Starting at the line below that contains "In the photo, between", print each line through the end of the records exactly as it appears.

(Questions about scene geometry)
+--

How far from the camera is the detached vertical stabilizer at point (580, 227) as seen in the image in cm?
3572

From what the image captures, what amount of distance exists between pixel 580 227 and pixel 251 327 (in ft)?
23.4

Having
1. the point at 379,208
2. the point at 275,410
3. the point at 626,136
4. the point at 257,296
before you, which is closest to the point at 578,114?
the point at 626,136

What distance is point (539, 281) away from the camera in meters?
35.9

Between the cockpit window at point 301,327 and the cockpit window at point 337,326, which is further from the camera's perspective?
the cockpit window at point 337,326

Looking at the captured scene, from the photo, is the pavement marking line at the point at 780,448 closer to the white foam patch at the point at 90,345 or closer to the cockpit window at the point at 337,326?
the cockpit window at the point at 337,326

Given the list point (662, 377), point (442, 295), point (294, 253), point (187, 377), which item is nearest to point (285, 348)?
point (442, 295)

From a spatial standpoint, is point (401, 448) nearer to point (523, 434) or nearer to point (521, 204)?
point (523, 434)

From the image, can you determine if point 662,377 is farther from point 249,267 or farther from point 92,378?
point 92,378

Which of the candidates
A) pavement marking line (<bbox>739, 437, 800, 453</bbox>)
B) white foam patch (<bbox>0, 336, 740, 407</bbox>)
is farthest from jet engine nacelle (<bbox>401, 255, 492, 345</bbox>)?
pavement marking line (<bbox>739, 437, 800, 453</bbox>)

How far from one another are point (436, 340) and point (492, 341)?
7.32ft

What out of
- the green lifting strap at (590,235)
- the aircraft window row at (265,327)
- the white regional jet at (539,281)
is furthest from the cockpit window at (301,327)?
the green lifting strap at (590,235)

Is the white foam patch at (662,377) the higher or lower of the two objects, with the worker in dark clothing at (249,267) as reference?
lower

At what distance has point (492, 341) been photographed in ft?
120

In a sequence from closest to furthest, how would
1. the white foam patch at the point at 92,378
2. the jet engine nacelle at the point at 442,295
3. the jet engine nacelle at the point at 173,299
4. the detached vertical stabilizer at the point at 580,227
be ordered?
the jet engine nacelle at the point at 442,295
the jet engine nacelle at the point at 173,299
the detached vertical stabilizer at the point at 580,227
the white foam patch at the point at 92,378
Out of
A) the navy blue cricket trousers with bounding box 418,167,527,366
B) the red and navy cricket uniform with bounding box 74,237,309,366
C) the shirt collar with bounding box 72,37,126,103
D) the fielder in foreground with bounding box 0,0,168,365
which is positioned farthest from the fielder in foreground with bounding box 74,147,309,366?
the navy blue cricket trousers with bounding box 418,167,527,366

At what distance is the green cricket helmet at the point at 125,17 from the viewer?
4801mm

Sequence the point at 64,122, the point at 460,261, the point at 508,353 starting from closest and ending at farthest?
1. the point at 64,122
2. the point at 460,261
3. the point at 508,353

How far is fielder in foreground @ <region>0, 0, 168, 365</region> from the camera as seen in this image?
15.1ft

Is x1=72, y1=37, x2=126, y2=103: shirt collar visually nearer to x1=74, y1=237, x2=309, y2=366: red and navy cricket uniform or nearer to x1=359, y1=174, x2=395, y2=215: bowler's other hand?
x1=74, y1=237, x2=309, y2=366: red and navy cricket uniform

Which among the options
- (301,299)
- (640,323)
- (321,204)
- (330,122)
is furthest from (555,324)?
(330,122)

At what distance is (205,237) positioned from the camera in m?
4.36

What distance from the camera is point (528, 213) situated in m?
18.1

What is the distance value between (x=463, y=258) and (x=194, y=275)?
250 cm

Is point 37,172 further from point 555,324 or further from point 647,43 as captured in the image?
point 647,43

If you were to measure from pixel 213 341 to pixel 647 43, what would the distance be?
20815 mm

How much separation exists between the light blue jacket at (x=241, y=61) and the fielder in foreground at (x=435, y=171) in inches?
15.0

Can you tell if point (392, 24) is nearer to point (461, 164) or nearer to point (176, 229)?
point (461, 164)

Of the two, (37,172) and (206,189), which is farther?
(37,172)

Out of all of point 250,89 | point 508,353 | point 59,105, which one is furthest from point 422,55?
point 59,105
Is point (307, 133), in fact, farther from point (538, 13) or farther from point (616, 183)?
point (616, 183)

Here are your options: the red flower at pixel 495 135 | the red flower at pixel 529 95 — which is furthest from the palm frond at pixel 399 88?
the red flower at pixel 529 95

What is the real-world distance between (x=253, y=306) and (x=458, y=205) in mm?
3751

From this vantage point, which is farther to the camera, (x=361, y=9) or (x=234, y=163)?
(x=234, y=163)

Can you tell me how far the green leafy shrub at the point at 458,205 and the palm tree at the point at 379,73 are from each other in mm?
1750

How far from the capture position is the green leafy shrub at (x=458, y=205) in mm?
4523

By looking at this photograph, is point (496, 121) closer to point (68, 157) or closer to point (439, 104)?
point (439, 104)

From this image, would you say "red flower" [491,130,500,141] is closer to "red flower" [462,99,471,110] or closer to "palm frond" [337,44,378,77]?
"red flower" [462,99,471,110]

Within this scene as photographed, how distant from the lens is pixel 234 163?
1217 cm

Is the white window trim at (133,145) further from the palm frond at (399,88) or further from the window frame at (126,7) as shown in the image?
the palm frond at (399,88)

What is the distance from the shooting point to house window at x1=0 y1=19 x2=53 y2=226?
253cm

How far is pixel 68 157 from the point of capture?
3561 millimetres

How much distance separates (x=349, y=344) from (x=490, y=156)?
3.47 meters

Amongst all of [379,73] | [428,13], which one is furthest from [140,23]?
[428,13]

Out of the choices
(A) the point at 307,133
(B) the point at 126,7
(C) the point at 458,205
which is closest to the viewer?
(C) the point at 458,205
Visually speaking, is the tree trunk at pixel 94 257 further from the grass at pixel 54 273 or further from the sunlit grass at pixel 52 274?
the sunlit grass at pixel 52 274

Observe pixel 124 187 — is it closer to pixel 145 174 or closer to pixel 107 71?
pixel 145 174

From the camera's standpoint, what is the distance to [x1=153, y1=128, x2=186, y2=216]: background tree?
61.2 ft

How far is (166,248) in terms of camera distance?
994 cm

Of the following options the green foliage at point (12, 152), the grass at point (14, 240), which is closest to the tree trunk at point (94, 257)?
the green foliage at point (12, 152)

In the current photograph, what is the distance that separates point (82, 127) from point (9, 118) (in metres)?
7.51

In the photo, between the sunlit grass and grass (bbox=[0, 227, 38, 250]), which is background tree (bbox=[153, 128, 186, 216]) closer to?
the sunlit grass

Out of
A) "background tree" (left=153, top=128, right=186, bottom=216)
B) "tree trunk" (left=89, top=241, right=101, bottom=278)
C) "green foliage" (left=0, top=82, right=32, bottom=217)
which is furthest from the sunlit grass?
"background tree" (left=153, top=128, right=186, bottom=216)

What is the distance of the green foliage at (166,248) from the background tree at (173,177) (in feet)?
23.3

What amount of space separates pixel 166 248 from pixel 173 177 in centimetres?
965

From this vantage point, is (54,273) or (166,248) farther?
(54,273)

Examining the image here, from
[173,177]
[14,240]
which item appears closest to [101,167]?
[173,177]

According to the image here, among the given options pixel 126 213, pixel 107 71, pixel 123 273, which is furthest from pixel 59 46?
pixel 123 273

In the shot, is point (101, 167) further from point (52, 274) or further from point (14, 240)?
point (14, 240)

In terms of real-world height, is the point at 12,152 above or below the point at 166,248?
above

+--

▸ Task answer:
In the photo, between the sunlit grass and grass (bbox=[0, 227, 38, 250]), which is background tree (bbox=[153, 128, 186, 216]) closer to?
the sunlit grass

Out of
A) "background tree" (left=153, top=128, right=186, bottom=216)
B) "tree trunk" (left=89, top=241, right=101, bottom=278)
C) "green foliage" (left=0, top=82, right=32, bottom=217)
which is furthest from the sunlit grass?
"background tree" (left=153, top=128, right=186, bottom=216)

What is the distance of the green foliage at (166,248) from the background tree at (173,177) (in feet)?
23.3

What amount of space separates pixel 166 248 from pixel 173 177 in centimetres?
965

From this vantage point, is (54,273) or (166,248) farther?
(54,273)

Examining the image here, from
[173,177]
[14,240]
which item appears closest to [101,167]?
[173,177]

According to the image here, among the given options pixel 126 213, pixel 107 71, pixel 123 273, which is furthest from pixel 59 46?
pixel 123 273

In the shot, is point (101, 167) further from point (52, 274) or further from point (14, 240)?
point (14, 240)

In terms of real-world height, is the point at 12,152 above or below the point at 166,248?
above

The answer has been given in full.